Record excerpts:
>> BEGIN

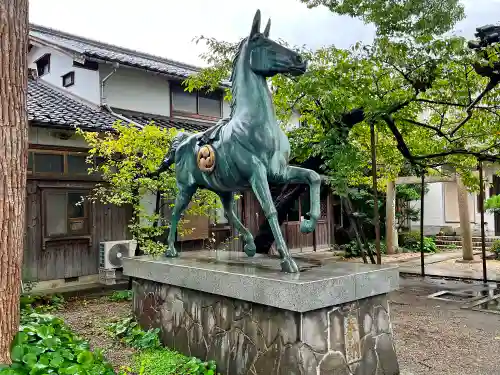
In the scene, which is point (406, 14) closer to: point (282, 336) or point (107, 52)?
point (282, 336)

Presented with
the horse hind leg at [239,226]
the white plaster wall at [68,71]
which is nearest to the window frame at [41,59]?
the white plaster wall at [68,71]

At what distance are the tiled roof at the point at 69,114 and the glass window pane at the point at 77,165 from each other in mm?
877

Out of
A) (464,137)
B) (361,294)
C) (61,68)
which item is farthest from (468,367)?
(61,68)

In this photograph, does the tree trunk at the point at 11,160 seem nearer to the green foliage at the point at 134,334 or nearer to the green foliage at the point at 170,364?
the green foliage at the point at 170,364

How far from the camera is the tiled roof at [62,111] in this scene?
346 inches

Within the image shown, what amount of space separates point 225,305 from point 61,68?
1146 cm

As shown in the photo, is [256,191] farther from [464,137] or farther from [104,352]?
[464,137]

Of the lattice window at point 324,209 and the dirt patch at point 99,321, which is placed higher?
the lattice window at point 324,209

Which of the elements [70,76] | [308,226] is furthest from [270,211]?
[70,76]

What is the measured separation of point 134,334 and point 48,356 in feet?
4.94

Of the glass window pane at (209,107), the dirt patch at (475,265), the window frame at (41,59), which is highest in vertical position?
the window frame at (41,59)

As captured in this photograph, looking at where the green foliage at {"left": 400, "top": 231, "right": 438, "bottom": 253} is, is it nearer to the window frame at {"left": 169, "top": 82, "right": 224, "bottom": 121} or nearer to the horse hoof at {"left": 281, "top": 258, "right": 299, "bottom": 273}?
the window frame at {"left": 169, "top": 82, "right": 224, "bottom": 121}

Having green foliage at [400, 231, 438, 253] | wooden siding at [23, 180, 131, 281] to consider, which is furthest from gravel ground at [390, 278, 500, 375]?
green foliage at [400, 231, 438, 253]

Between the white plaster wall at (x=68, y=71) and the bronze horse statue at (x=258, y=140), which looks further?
the white plaster wall at (x=68, y=71)
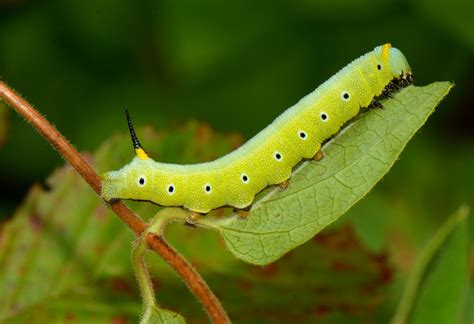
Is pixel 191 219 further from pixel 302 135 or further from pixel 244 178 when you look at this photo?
pixel 302 135

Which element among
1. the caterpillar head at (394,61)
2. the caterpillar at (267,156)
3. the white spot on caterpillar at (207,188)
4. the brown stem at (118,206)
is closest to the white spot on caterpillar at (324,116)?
the caterpillar at (267,156)

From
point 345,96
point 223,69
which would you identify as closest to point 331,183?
point 345,96

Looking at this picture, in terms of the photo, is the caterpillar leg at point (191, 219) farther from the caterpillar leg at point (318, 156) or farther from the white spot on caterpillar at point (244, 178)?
the caterpillar leg at point (318, 156)

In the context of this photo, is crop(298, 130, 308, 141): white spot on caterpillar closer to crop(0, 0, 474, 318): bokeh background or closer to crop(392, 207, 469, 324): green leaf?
crop(392, 207, 469, 324): green leaf

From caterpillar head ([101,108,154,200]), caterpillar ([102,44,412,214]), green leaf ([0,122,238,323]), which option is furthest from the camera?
green leaf ([0,122,238,323])

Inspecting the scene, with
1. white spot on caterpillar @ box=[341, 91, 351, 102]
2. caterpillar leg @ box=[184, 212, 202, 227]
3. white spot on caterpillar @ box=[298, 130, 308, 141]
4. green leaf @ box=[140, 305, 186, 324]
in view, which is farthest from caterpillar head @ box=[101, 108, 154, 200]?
white spot on caterpillar @ box=[341, 91, 351, 102]

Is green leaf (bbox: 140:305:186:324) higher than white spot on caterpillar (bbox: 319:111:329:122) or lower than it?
lower

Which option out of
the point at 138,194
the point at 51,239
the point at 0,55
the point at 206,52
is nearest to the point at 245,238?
the point at 138,194
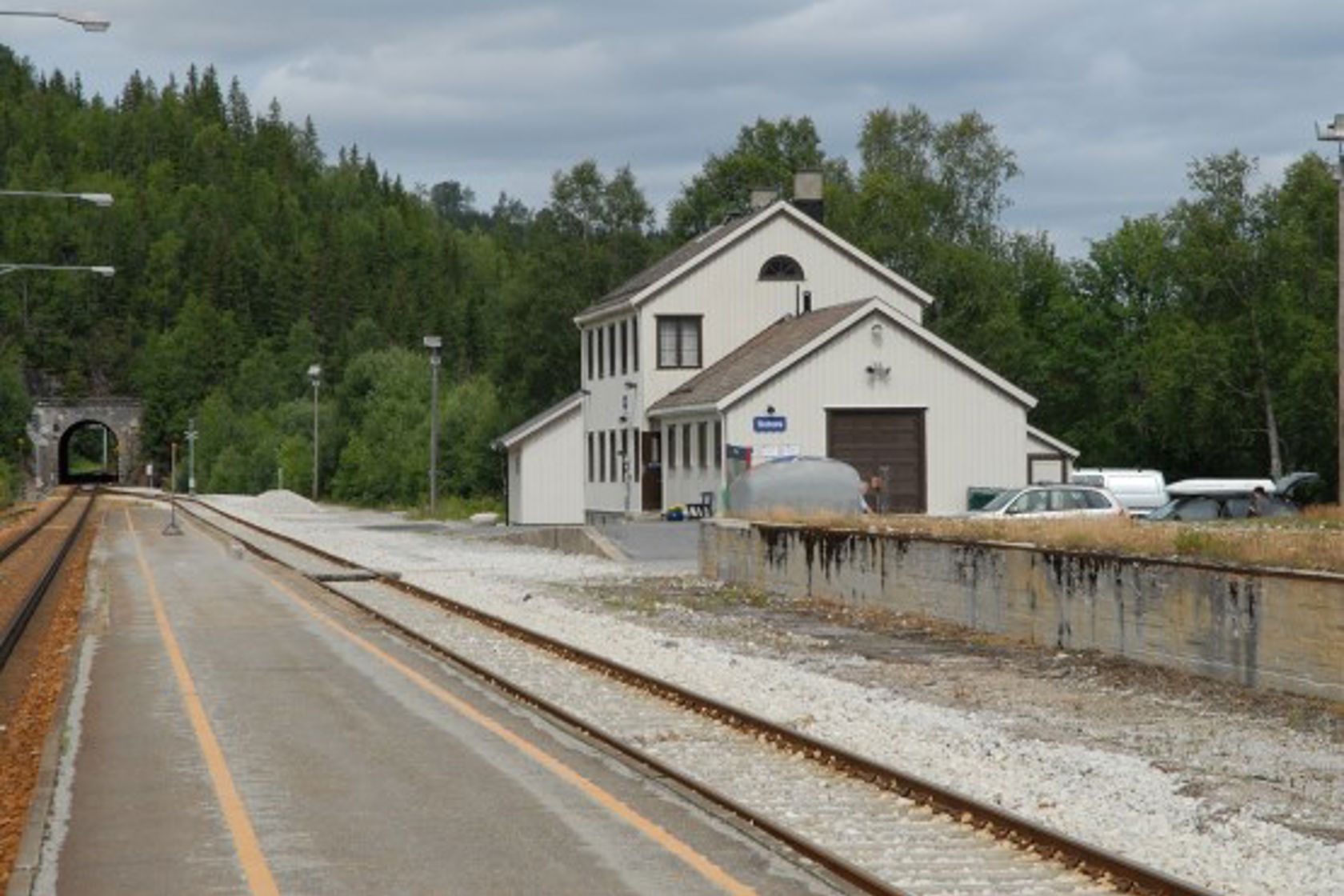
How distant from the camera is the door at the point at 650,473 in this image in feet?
202

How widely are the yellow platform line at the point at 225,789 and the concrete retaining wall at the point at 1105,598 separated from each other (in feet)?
28.7

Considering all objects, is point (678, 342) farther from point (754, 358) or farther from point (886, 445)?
point (886, 445)

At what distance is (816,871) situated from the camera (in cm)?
1112

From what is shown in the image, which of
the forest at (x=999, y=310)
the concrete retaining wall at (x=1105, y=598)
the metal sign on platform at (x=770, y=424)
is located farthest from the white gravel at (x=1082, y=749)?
the forest at (x=999, y=310)

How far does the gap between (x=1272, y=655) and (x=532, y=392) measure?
75.7m

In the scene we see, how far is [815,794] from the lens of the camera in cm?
1378

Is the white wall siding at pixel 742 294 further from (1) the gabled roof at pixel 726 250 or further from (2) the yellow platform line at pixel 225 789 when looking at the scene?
(2) the yellow platform line at pixel 225 789

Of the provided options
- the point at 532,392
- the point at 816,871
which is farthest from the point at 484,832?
the point at 532,392

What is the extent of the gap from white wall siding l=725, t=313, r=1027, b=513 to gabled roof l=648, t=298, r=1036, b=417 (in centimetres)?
26

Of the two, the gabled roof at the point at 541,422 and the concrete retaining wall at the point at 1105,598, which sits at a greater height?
the gabled roof at the point at 541,422

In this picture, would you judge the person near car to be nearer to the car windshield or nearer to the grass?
the car windshield

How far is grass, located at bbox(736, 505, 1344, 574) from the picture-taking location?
1991cm

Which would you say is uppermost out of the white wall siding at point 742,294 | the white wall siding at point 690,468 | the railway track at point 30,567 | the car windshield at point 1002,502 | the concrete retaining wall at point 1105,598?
the white wall siding at point 742,294

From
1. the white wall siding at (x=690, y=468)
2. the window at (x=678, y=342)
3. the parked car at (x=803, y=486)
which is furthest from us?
the window at (x=678, y=342)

>> END

Exercise description:
Each entry should be repeated exactly as it appears; the pictures stay out.

Response:
In the scene, which is point (406, 14) closer to: point (282, 336) or point (107, 52)?
point (282, 336)

Presented with
the horse hind leg at [239,226]
the white plaster wall at [68,71]
which is nearest to the window frame at [41,59]?
the white plaster wall at [68,71]

At what distance are the tiled roof at the point at 69,114 and the glass window pane at the point at 77,165 from each other in mm?
877

Out of
A) (464,137)
B) (361,294)
C) (61,68)
which item is farthest from (468,367)?
(61,68)

In this photograph, does the tree trunk at the point at 11,160 seem nearer to the green foliage at the point at 134,334 or nearer to the green foliage at the point at 170,364?
the green foliage at the point at 170,364

How far from the camera is the tiled roof at [62,111] in this scene?
346 inches

Within the image shown, what amount of space separates point 225,305 from point 61,68?
1146 cm

As shown in the photo, is [256,191] farther from [464,137] or farther from [104,352]?
[464,137]

Of the lattice window at point 324,209 and the dirt patch at point 99,321, which is placed higher?
the lattice window at point 324,209

Which of the elements [70,76] | [308,226] is furthest from [270,211]?
[70,76]

What is the measured separation of point 134,334 and point 48,356 in feet?
4.94

Of the glass window pane at (209,107), the dirt patch at (475,265), the window frame at (41,59), which is highest in vertical position?
the window frame at (41,59)

As captured in this photograph, looking at where the green foliage at {"left": 400, "top": 231, "right": 438, "bottom": 253} is, is it nearer to the window frame at {"left": 169, "top": 82, "right": 224, "bottom": 121} or nearer to the horse hoof at {"left": 281, "top": 258, "right": 299, "bottom": 273}?
the window frame at {"left": 169, "top": 82, "right": 224, "bottom": 121}

Having green foliage at [400, 231, 438, 253] | wooden siding at [23, 180, 131, 281] to consider, which is furthest from gravel ground at [390, 278, 500, 375]?
green foliage at [400, 231, 438, 253]

Between the white plaster wall at (x=68, y=71) and the bronze horse statue at (x=258, y=140), which looks further?
the white plaster wall at (x=68, y=71)
Is pixel 191 219 further from pixel 302 135 or further from pixel 244 178 when you look at this photo?
pixel 302 135

Which element among
1. the caterpillar head at (394,61)
2. the caterpillar at (267,156)
3. the white spot on caterpillar at (207,188)
4. the brown stem at (118,206)
is closest to the white spot on caterpillar at (324,116)?
the caterpillar at (267,156)

From
point 345,96
point 223,69
which would you identify as closest to point 331,183?
point 345,96

Looking at this picture, in terms of the photo, is the caterpillar leg at point (191, 219) farther from the caterpillar leg at point (318, 156) or farther from the white spot on caterpillar at point (244, 178)?
the caterpillar leg at point (318, 156)

In the context of this photo, is crop(298, 130, 308, 141): white spot on caterpillar closer to crop(0, 0, 474, 318): bokeh background or closer to crop(392, 207, 469, 324): green leaf?
crop(392, 207, 469, 324): green leaf

From caterpillar head ([101,108,154,200]), caterpillar ([102,44,412,214]), green leaf ([0,122,238,323]), which option is furthest from the camera?
green leaf ([0,122,238,323])

Inspecting the scene, with
1. white spot on caterpillar @ box=[341, 91, 351, 102]
2. caterpillar leg @ box=[184, 212, 202, 227]
3. white spot on caterpillar @ box=[298, 130, 308, 141]
4. green leaf @ box=[140, 305, 186, 324]
in view, which is farthest from caterpillar head @ box=[101, 108, 154, 200]?
white spot on caterpillar @ box=[341, 91, 351, 102]

Is green leaf (bbox: 140:305:186:324) higher than white spot on caterpillar (bbox: 319:111:329:122) or lower than it?
lower

Which option out of
the point at 138,194
the point at 51,239
the point at 0,55
the point at 206,52
is nearest to the point at 245,238?
the point at 138,194
How distant from the camera is the door at the point at 650,473 in this image in feet?
202

How widely are the yellow platform line at the point at 225,789 and the concrete retaining wall at the point at 1105,598 separated from each other (in feet)?
28.7

Considering all objects, is point (678, 342) farther from point (754, 358) or farther from point (886, 445)?
point (886, 445)

At what distance is (816,871) situated from the camera (in cm)?
1112

From what is shown in the image, which of
the forest at (x=999, y=310)
the concrete retaining wall at (x=1105, y=598)
the metal sign on platform at (x=770, y=424)
is located farthest from the white gravel at (x=1082, y=749)?
the forest at (x=999, y=310)

How far does the gap between (x=1272, y=655) and (x=532, y=392) measure?
75.7m

In the scene we see, how far is [815,794] from the lens of the camera in cm?
1378

Is the white wall siding at pixel 742 294 further from (1) the gabled roof at pixel 726 250 or further from (2) the yellow platform line at pixel 225 789 when looking at the scene?
(2) the yellow platform line at pixel 225 789

Of the provided options
- the point at 532,392
- the point at 816,871
which is farthest from the point at 484,832?
the point at 532,392

What is the extent of the gap from white wall siding l=725, t=313, r=1027, b=513 to gabled roof l=648, t=298, r=1036, b=417 (in centimetres)?
26

Of the two, the gabled roof at the point at 541,422 and the concrete retaining wall at the point at 1105,598, which sits at a greater height?
the gabled roof at the point at 541,422

In this picture, would you judge the person near car to be nearer to the car windshield or nearer to the grass?
the car windshield

How far is grass, located at bbox(736, 505, 1344, 574) from the picture-taking location?
1991cm

Which would you say is uppermost out of the white wall siding at point 742,294 | the white wall siding at point 690,468 | the railway track at point 30,567 | the car windshield at point 1002,502 | the concrete retaining wall at point 1105,598?
the white wall siding at point 742,294

From
1. the white wall siding at (x=690, y=468)
2. the window at (x=678, y=342)
3. the parked car at (x=803, y=486)
which is furthest from us?
the window at (x=678, y=342)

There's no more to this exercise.